The point isn’t that Vlatch is good at something and the government’s staff are not. The point is that there are some ways, especially where technology is concerned, where the government is not very well equipped to develop its own products to the public fast enough to make any sense. And in some of those cases, hobbyists, activists, and private independent developers are well-equipped to do it better, faster, and at no cost to the government.

And yet, the city did not - and is not - making it easy for Vlatch. In order to make his application work, he needs to “scrape” information out of the PDF files of the printed Fun Guide. The city has denied Vlatch’s requests to provide that information in raw form - the kind of text file that they almost certainly already have on hand because they use it for their own web registration site.

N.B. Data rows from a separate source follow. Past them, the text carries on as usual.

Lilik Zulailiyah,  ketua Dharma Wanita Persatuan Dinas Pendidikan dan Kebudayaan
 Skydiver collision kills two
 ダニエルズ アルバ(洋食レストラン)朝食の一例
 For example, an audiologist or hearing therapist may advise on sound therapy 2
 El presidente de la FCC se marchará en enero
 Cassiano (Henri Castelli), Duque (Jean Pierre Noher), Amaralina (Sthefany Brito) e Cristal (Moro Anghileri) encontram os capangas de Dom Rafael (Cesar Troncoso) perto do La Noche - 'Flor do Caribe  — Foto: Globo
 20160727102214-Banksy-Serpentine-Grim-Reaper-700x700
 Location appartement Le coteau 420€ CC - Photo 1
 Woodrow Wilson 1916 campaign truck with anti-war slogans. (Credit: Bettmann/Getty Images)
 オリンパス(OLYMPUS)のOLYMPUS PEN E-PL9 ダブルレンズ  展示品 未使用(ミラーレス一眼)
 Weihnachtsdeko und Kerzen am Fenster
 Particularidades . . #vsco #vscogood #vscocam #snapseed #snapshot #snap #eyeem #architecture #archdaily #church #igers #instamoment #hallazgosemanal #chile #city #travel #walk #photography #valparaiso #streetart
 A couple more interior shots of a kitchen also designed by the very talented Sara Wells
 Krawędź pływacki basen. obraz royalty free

The concept of providing raw information to the public so they can use it, called “Open Data,” is not new. The city has an Open Data office, and the mayor has talked a good game about harnessing it to encourage innovation and modernize the government. But the case of the scraped Fun Guide PDF shows how far we have to go - it’s a case where the most basic, existing, explicitly public information is not shared, even though the city is desperately aware of how phenomenally crappy its existing service on this file is.

Open Data activist Mark Richardson, who has been working for years to get Toronto’s government to release more, says cities like New York, Philadelphia, and Chicago are way ahead of Toronto. Our government is very proud to remind us constantly that it is bigger than Chicago’s, but Richardson says that Toronto has released only 200 datasets in the past five years, while the Windy City has released more than 1,400.

It isn’t like Toronto doesn’t have reason to know how useful Open Data can be. In 2011, the TTC realized it didn’t have the capacity to build a good application to tell people, in real time, when their next bus or streetcar would arrive. So it made its GPS vehicle-tracking information available as a data stream to the public. Dozens of independent developers, almost right away, created apps - some worked better than others, some served different niche markets, a few have become everyday tools for commuters. Customer service was radically improved quickly at virtually no cost to the TTC.

In the case of rec programs, there’s reason to think Open Data could actually turn a profit for the city. Using available data about actual program registrations, Vlatch found that those famously oversubscribed programs - the ones parents were always frustrated to find full, moments after registration opened - weren’t all actually full. 105,000 spots - almost a fifth of all those available - in various programs went unfilled in 2015. But someone trying to register for a full program at one community centre today has no easy way to know that the same program is offered at a community centre four blocks away and has space available. If an app like Vlatch’s that allows people to search for similar programs filled even a quarter of those vacant spots, it would mean $1 million in revenue for the city, Vlatch estimates. (For his own part, Vlatch has made his “scraped” data available on his website redandwhitedesign.com if others want to use it.)

There is a whole untapped army of developers in Toronto who could create programs, websites, and applications to help people interact with the government better - for fun, for bragging rights, out of a sense of public service. Providing the data to allow that to happen is among the easiest, lowest-cost ways the city could improve its service to residents.

Vlatch just wanted to make things easier for parents. Realizing how the government pointlessly made it hard for him to do that - and makes it hard for others like him to do it in all kinds of areas of city life - is almost as enraging as the familiar Rec signup process.